◆ **CHALLENGE 1**:
Print the stretch of the fence design forum thread from "Hi,Can anyone help" through "given mr neighbor?", word for word.
◆ **CHALLENGE 2**:
Write what comes next in the fence design forum thread, picking up right after the last line shown.

◆ **EXCERPT**:
※ ※ ※
# Forum Home Renovation Fences & Screens  Fence Design help required

## john777

Hi,Can anyone help in advising how to build a 1.8m high side boundary fence in either of the following 2 types of design ......this is a DIY projectWhat I am trying to achieve is something with the same look on both sides of the fence 1. Timber paling fence with NO visible top and bottom horizontal rails .......can the 2. Using Blue Board panels say nailed / screwed to both sides of say horizontal top / btm timber rails and using galvinised metal postsAny other suggestions?cheers

----------


## barney118

Can I ask why? Also some councils specify what you can and can't put up depending on how you fit into an estate etc .
Sloping/flat ground? Cost a consideration given mr neighbor?  
Sent from my iPhone 4s using Tapatalk

----------


## john777

> Can I ask why? Also some councils specify what you can and can't put up depending on how you fit into an estate etc .
※ ※ ※
◆ **SOURCE EXCERPT**:
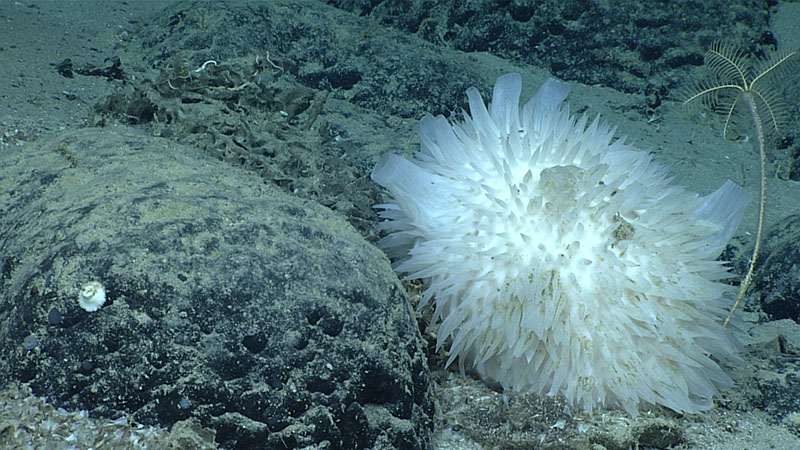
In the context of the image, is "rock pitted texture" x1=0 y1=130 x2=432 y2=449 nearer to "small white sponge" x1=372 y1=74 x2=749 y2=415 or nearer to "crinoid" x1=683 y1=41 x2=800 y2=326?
※ ※ ※
◆ **TASK RESULT 1**:
Hi,Can anyone help in advising how to build a 1.8m high side boundary fence in either of the following 2 types of design ......this is a DIY projectWhat I am trying to achieve is something with the same look on both sides of the fence 1. Timber paling fence with NO visible top and bottom horizontal rails .......can the 2. Using Blue Board panels say nailed / screwed to both sides of say horizontal top / btm timber rails and using galvinised metal postsAny other suggestions?cheers

----------


## barney118

Can I ask why? Also some councils specify what you can and can't put up depending on how you fit into an estate etc .
Sloping/flat ground? Cost a consideration given mr neighbor?

◆ **TASK RESULT 2**:
> Sloping/flat ground? Cost a consideration given mr neighbor?  
> Sent from my iPhone 4s using Tapatalk

  Both residents each side of the fence want the same look.

----------


## paddyjoy

> Both residents each side of the fence want the same look.

  Had the same issue with my neighbour. You could make it like a standard pailing fence but put paillings on both sides, would increase the cost a good bit. 
Or you could do a design where the pailings go inside the rails so it is identical from both sides, this is what we did.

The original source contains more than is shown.